Use Python Multiprocess inside of a class taking way TOO long

Use Python Multiprocess inside of a class taking way TOO long - python

I'm with a problem using multiprocess with Python. I have two codes. The first is working well, but it's outside of a class and I need to put it inside of a class because this class is part of a bigger program. When I do it the code takes 250 seconds to run instead of 10 when is
The working code (without class) is:
import time
nlp =spacy.load("en_core_web_md")
start_time = time.time()
doc1 = nlp(str("Data Scientist"))
def get_paralel_similarity(item):
return doc1.similarity(nlp(item))
if __name__ == '__main__':
pool = Pool() # Create a multiprocessing Pool
similarities = pool.map(get_paralel_similarity, list(df["jobs"]))
print("--- %s seconds ---" % (time.time() - start_time))
--- 10.971235990524292 seconds ---
You can see that it took less than 11 seconds to run.
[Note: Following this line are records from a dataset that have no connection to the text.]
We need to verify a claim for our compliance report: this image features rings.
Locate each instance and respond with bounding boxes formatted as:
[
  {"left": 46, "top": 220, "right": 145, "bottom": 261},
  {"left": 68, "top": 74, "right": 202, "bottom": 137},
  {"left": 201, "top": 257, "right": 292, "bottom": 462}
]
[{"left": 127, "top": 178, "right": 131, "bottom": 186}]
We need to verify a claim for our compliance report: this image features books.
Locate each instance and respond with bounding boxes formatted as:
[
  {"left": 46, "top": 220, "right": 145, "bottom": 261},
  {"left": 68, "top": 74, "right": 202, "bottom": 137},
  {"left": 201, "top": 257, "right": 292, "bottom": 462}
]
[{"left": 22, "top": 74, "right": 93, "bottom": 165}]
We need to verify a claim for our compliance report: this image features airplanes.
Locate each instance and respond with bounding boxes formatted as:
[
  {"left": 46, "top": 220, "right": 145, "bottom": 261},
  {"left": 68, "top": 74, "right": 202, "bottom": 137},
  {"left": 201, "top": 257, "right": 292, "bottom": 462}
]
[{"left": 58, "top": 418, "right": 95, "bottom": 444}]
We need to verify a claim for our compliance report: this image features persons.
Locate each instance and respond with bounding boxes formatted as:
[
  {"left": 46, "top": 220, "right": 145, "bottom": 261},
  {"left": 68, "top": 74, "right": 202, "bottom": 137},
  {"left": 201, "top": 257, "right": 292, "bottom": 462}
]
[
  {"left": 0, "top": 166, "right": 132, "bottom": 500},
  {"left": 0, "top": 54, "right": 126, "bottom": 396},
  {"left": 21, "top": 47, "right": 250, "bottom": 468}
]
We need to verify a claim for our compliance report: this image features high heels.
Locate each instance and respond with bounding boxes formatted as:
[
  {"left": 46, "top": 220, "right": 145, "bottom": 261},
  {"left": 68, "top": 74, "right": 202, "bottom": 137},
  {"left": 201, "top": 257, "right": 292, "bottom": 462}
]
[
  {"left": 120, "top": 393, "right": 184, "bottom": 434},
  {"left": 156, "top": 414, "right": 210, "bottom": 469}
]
Without multiprocessing, the same process was taking 1 minute.
The problem is, doc1 is dynamic and I need to run this code a large number of times. In that sense I need to put it in a class. The code I did with this objective is:
import time
import spacy
import warnings
import operator
from multiprocessing import Pool, set_start_method
from functools import partial
from tqdm import tqdm
warnings.filterwarnings("ignore")
nlp =spacy.load("en_core_web_md")
def get_paralel_similarity(tup):
#doc1 = tup[0]
return tup[0].similarity(nlp(tup[1]))
class Matcher(object):
def __init__(self,**kwargs):
self.word = kwargs.get('word')
self.word_list = kwargs.get('word_list')
self.n = kwargs.get('n')
self.nlp = kwargs.get('nlp')
def get_top_similarities(self):
pool = Pool()
similarities = {}
doc1 = nlp(str(self.word))
tup_list = []
for i in tqdm(self.word_list):
tup_list.append((doc1,i))
start_time = time.time()
similarities = pool.map(get_paralel_similarity, tup_list)
pool.close()
#pool.join()
print("--- %s seconds ---" % (time.time() - start_time))
simi = {}
for i in tqd(range(len(self.word_list))):
simi[self.word_list[i]] = similarities[i]
return sorted(simi.items(),key=operator.itemgetter(1),reverse=True)[:self.n]
When I do:
import pandas as pd
df = pd.read_pickle("complete.pkl")
matcher = Matcher(word="Data Scientist",word_list=list(df["jobs"]),n=5,nlp=nlp)
similarity = matcher.get_top_similarities()
--- 256.1134169101715 seconds ---
It's taking ~250 seconds. I will appreciate it if you please help me understand what is wrong?

Related

Python multiprocessing finish the work correctly, but the processes still alive (Linux)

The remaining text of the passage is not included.